Judge, the Yankee rookie, is 6-7 and 282 pounds. Sano, the Twins third baseman, is a mere 6-4 and 260 pounds.
In the end, Judge had a little more pop in his swing as he won the derby, 11-10, over Sano at Marlins Park. Judge tied Sano's final-round total of 10 with just over half of his four-minute round left. He quickly ended it with a homer to center field.
Judge did so many big things in the first half of the season for the Yankees that some people are calling him the face of baseball. Not bad for a rookie, who hit .179 (15-for-95) in 27 games in 2016.
He went into the All-Star break leading the big leagues with 30 homers. The last two players to go into the break with that many homers were Miguel Cabrera and Chris Davis in 2013.
Judge's 30 homers set the Yankee rookie record previously held by Hall of Famer Joe DiMaggio. Judge is the first Yankee aged 25 or younger to hit 30 homers in a season since Don Mattingly hit 31 in 1986.
"I changed a lot of things in my approach," said Judge, on Monday afternoon at the derby press conference, explaining the difference between 2016 and 2017. "A couple of things in my swing, making sure my barrel stays through the zone as long as possible, but mostly with my approach.
"My first year in the big league I would walk up there, the first pitch would go by and I'm wondering why I missed that pitch. All of a sudden it's 0-2 and before you know it I'm walking back to the dugout."
After the derby win Judge was asked if he has had time to contemplate what he's done in the first half of the season. He took a long time to answer and then said simply, "Not really. I try to take one day at a time."

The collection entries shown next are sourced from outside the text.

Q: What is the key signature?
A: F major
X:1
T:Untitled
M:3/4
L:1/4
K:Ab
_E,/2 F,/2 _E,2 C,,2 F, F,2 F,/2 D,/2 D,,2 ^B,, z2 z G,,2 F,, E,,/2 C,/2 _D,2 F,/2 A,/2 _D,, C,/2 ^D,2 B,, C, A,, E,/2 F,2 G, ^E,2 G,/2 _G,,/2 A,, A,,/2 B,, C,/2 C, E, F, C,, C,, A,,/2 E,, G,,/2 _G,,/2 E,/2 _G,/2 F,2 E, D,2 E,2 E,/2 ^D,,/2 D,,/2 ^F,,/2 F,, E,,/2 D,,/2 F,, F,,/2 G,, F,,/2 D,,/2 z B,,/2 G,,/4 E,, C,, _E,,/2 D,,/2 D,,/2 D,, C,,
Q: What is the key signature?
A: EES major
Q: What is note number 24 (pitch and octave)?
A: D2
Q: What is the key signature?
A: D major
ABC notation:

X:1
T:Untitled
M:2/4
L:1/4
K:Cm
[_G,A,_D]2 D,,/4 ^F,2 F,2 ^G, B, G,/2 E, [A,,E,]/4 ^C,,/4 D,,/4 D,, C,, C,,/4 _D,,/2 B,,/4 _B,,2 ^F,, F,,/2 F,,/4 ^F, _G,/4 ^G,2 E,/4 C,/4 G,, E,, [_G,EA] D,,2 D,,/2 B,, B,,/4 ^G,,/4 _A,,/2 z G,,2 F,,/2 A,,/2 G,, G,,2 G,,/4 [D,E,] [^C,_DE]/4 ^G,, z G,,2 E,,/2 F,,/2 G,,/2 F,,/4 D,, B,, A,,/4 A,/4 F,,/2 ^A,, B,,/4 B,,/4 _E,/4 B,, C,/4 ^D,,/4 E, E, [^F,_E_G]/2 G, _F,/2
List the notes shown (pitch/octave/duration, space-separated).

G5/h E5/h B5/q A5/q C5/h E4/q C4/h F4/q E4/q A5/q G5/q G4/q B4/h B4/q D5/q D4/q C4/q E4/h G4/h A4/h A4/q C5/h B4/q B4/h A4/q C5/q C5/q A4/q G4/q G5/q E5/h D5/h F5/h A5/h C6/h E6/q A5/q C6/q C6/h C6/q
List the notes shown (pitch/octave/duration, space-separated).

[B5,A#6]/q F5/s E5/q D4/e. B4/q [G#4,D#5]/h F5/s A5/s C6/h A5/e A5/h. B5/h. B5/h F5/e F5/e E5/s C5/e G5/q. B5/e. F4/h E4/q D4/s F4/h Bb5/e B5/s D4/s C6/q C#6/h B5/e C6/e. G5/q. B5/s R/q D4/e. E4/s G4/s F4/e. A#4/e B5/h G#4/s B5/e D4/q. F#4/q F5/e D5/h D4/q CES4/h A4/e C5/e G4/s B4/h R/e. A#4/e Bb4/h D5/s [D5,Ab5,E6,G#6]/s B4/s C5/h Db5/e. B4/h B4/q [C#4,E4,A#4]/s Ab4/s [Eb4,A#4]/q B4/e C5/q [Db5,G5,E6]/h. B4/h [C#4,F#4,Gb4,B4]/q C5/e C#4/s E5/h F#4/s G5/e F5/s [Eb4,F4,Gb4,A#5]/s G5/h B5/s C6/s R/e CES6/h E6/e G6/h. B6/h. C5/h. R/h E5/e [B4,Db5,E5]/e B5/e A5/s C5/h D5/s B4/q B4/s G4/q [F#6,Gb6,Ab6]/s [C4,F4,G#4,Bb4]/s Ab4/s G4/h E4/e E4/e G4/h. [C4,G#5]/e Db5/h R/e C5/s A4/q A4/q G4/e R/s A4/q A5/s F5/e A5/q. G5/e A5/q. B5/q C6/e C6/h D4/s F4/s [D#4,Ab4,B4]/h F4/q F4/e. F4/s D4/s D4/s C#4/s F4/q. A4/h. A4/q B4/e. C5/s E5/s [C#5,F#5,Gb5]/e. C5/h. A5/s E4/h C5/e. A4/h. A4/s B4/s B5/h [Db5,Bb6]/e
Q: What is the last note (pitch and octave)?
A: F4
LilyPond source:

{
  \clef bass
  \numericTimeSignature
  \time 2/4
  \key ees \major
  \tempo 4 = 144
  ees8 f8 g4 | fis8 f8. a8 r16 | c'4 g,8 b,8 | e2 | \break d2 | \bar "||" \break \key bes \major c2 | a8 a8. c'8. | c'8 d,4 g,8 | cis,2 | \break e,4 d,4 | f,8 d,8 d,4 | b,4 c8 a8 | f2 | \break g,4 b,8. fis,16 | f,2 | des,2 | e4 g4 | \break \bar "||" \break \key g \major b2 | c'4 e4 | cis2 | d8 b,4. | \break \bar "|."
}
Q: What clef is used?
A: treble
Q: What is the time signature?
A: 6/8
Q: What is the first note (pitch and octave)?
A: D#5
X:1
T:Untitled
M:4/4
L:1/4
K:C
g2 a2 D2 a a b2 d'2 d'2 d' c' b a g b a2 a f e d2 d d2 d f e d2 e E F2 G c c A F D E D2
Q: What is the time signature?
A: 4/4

The right-hand hitting Judge reached the finals by beating Corey Bellinger in an all-rookie semifinal. Judge out-homered Bellinger, 13-12. One of his homers was measured at 513 feet.
Indians shortstop Francisco Lindor had never seen Judge in person. He was impressed.
"That guy took over 100 swings and he didn't look tired," said Lindor.
Said Judge, "Adrenaline was pumping a little bit. I tried to use the whole field and square up every ball I could. Since there was a clock on, you can't really take pitches and pick one out. If it was away, I tried to drive it to right field. If it was in the middle, I tried to hit the glass out there (glass wall in center field)."
Bellinger joined the Dodgers on April 25 and shook the National League by hitting 25 homers in 70 games. Bellinger's 25 homers rank second in the NL.
Sano gained the finals by out-slugging Yankee catcher Gary Sanchez, 11-10, in the semifinals. Sano still had time on the clock when he hit his 11th homer to advance. Sano hit 21 homers in the first half for the Twins.
He was the first Minnesota player with at least 21 homers and 62 RBI at the break since Justin Morneau in 2009. Morneau had 21 homers and 70 RBI.
Sanchez came into the derby with 13 homers in the first half. As a rookie last year he hit 20 homers in 201 at-bats.
The biggest upset of the first round saw Sanchez edge Miami's Giancarlo Stanton, 17-16. Stanton, swinging in front of a hometown crowd, was the defending champion.
Sano, Judge and Bellinger emerged from the first round as well. Sano beat AL Central rival Mike Moustakas, 11-10. Judge beat Miami's Justin Bour in a slugfest, 23-22. Bellinger slipped past Colorado's Blackmon, 15-14.
Judge was he was nervous after Bour put 22 homers on the board.
"Once Justin put on that show, I just had to go to work," he said. "I was having fun out there and just had to go to work."